ANN ARBOR, Mich. — It was no surprise to Michigan fans paying attention that second-year wide receiver Nico Collins had his best game yet as a Wolverine in the season opener at Notre Dame.
Collins had three catches for 66 yards, including a 52 yard play that opened up the second half — a breakout go route that has been missing the past year for Michigan’s vertical offense.
The lanky wideout spoke about how he was able to reel in such a bomb on Monday, blowing by the defensive back and getting separation — something we haven’t seen from the receiving corps in the last calendar year.
“The separation I had, it was just top-end speed – just go!” Collins said. “’Don’t let him touch you,’ that was my mindset – ‘Don’t let him get his hands on you, he’ll try to slow you down!’ I knew Shea was gonna throw it to me. I knew he was gonna air it out, let me go get it – make a play.”
While he made that play look easy, it took a lot of work for Collins to get to this point. That’s where new wide receivers coach Jim McElwain — the former Florida head coach — made a difference.
McElwain joined the team this past winter and put a strong focus on releasing from the line of scrimmage and getting open.
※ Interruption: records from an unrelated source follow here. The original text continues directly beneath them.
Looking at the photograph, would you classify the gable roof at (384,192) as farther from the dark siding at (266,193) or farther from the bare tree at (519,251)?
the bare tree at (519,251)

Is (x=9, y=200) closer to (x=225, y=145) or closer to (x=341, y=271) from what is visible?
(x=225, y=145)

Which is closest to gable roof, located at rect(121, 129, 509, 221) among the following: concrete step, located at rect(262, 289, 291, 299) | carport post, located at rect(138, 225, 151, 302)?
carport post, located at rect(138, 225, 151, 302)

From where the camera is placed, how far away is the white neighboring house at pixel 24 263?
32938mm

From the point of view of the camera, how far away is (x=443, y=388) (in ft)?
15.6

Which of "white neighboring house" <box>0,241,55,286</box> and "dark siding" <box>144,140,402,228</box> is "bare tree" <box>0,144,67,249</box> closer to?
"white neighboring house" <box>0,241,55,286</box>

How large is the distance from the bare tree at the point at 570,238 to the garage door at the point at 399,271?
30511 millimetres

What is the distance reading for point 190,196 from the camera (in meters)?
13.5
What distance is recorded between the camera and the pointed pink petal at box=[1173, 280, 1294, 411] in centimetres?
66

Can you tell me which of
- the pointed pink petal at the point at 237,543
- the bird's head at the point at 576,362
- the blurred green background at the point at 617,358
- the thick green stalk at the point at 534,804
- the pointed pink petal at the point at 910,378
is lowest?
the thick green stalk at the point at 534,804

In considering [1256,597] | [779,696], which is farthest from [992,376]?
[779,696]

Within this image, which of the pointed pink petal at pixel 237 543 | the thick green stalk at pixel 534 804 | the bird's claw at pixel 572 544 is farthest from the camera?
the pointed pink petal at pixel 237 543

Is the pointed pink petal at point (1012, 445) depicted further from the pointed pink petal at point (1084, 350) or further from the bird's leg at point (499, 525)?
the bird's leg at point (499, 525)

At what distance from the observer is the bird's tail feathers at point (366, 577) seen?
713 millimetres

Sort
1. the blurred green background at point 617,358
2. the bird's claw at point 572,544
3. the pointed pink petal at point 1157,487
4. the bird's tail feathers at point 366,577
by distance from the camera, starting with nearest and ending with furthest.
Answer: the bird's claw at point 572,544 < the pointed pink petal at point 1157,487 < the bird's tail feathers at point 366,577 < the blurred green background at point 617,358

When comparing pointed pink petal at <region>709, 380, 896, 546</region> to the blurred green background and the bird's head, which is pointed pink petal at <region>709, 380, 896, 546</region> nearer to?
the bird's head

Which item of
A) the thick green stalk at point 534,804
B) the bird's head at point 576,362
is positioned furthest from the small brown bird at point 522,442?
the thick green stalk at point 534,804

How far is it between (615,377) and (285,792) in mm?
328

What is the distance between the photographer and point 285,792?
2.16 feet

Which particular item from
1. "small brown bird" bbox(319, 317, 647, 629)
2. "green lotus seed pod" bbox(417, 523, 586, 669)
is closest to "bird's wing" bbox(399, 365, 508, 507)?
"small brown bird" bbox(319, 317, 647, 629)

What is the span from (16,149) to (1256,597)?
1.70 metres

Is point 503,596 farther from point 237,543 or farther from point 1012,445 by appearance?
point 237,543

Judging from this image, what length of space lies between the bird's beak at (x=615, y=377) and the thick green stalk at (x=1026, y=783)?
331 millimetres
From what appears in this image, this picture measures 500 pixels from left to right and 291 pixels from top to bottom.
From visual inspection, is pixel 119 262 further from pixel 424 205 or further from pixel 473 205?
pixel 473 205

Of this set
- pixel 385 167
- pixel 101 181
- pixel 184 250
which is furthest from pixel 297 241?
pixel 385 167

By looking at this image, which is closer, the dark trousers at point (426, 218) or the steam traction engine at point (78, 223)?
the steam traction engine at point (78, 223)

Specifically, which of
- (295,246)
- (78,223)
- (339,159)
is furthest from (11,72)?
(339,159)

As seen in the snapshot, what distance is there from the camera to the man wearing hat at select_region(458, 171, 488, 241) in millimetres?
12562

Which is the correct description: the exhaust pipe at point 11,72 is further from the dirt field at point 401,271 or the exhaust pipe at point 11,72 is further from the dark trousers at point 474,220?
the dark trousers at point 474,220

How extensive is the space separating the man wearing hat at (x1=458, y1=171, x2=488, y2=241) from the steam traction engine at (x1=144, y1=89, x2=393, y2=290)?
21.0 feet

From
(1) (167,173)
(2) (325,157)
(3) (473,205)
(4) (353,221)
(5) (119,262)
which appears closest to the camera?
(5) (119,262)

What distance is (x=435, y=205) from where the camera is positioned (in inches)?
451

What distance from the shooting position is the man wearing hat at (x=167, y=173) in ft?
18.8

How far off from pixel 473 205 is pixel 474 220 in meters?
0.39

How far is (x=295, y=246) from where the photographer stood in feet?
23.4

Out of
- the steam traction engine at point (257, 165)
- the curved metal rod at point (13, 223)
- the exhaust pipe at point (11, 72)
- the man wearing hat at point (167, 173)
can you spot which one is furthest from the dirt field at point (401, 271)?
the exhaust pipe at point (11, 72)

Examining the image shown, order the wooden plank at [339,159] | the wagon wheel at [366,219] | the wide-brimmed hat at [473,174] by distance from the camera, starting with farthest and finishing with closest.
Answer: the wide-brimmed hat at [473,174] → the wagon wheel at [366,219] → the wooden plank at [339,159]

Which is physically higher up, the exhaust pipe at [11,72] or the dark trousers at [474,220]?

As he told reporters on Wednesday, the big focus this entire offseason was on making sure that the quarterback was throwing to a receiver that wasn’t blanketed by a defensive back.
From what he saw in Saturday’s game, mission accomplished.
“I thought we had pretty good separation throughout the game,” McElwain said. “It’s something we work on every single day, and our guys I think have seen the importance of it. You can’t catch it if you’re not open! The No. 1 most important thing is how do we get open? I think they’ve responded well to being conscious of gaining separation.”
Though Collins had a polished look as such, McElwain says that wasn’t the case earlier this year.
Collins played in four games in 2017 and had 3 receptions for 22 yards, and though he had some in-game experience to rely on, that didn’t mean that he was ready to take that next step forward.
After working with McElwain this past spring, much of that changed — in a hurry.
“I thought tentative early when he got here in the spring,” McElwain said. “His confidence grew in the what and then the how. He just seemed to play faster and faster. He was a fun guy to be around. It’s important to him, as it is all these guys. Just to see their growth – it’s kinda cool.”
But how did he grow as a receiver in the past year?
McElwain joked that he was already there physically, but it was a matter of knowing how to properly acclimate and prepare for games such as these.
“He was tall to begin with!” “I think his understanding of what, why and how has been pretty darn good. I guess I’d say his assignment grade was pretty darn good in this game, which tells me he did a good job of preparation. Now we’ve just got to continue that. But he’s obviously going to get a lot of reps, so he needs to maintain that throughout.”
As far as how Collins sees himself, he shared on Monday how he feels his personal improvement has gone this offseason.
“Been a smarter player, smarter receiver,” Collins said. “Just getting a little faster, getting used to the feeling of being in college.
“Just reading the defense – the safeties and corners, what kind of leverage they’re using against me. It’s finding the small things, like if I run a slant or a hitch or something, it’s, ‘What is the defense gonna be?’ And trying to find that hole, instead of just running a route and running into stiff coverage. Just finding the open space.”
Of course, Collins still needs work on and off the field before he becomes a bona fide star and lives up to his potential of being a former four-star.
Saturday’s game was a good start — née — a great one. But McElwain says there’s still room to grow.
But, he’s pretty happy with how things turned out for the 6-foot-five wide receiver in his first game of the season.
“I would say that for everybody working, you could improve, right?” McElwain said. “You can always improve on something. Technically, he played pretty darn good. From a grade standpoint. I think there was a couple things that they showed that maybe we just need to continue to adjust to and go back to your training. But, overall, I thought he played pretty decent.”
Collins and McElwain now turn their focus to Michigan’s home opener, as the Wolverines will take on Western Michigan at The Big House on Saturday at noon EST.